* Start Records to use *
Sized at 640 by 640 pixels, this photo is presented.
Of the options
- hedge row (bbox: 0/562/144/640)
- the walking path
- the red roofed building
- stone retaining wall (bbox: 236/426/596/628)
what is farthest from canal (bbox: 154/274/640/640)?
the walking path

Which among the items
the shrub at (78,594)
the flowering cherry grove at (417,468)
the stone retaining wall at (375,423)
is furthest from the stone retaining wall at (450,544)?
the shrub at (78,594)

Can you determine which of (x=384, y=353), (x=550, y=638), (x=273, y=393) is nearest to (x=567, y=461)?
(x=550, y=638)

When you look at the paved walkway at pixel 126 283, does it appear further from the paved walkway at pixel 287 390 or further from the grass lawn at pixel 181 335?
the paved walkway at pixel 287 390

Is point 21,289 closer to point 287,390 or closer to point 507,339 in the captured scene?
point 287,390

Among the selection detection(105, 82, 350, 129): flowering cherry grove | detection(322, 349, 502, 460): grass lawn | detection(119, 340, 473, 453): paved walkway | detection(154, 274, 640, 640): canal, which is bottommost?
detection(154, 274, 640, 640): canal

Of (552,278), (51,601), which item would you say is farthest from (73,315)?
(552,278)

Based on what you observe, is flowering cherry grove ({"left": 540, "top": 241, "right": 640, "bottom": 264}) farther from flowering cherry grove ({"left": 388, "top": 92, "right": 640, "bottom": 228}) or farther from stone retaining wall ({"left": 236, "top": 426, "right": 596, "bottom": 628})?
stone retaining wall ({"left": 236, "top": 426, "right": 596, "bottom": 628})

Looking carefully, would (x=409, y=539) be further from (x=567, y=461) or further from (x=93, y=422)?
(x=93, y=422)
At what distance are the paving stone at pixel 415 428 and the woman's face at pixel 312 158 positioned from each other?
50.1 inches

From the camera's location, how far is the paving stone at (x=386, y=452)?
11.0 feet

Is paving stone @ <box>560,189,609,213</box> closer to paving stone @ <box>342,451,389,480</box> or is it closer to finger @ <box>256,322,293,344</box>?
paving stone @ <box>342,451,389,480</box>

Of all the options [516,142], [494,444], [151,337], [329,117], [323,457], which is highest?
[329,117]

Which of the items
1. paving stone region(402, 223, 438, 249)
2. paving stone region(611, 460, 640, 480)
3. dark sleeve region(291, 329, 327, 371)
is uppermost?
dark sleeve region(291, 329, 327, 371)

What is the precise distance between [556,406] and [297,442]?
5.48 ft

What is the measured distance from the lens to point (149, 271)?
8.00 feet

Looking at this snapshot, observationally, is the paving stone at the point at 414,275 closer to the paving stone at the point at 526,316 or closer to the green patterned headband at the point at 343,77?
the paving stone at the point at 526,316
* End Records to use *
> Objective
Turn everything in the listing from the line containing "Is paving stone" down to the final line of the listing into a numbered list. Leave out blank lines.

> Task response
1. Is paving stone @ <box>560,189,609,213</box> closer to paving stone @ <box>342,451,389,480</box> or is it closer to finger @ <box>256,322,293,344</box>?
2. paving stone @ <box>342,451,389,480</box>
3. Of all the options [516,142], [494,444], [151,337], [329,117], [323,457], which is highest?
4. [329,117]
5. Which of the items
6. 1. paving stone region(402, 223, 438, 249)
7. 2. paving stone region(611, 460, 640, 480)
8. 3. dark sleeve region(291, 329, 327, 371)
9. is uppermost?
10. dark sleeve region(291, 329, 327, 371)
11. What is the precise distance between [556,406] and [297,442]?
12. 5.48 ft
13. What is the measured distance from the lens to point (149, 271)?
14. 8.00 feet
15. Looking at this snapshot, observationally, is the paving stone at the point at 414,275 closer to the paving stone at the point at 526,316 or closer to the green patterned headband at the point at 343,77?
16. the paving stone at the point at 526,316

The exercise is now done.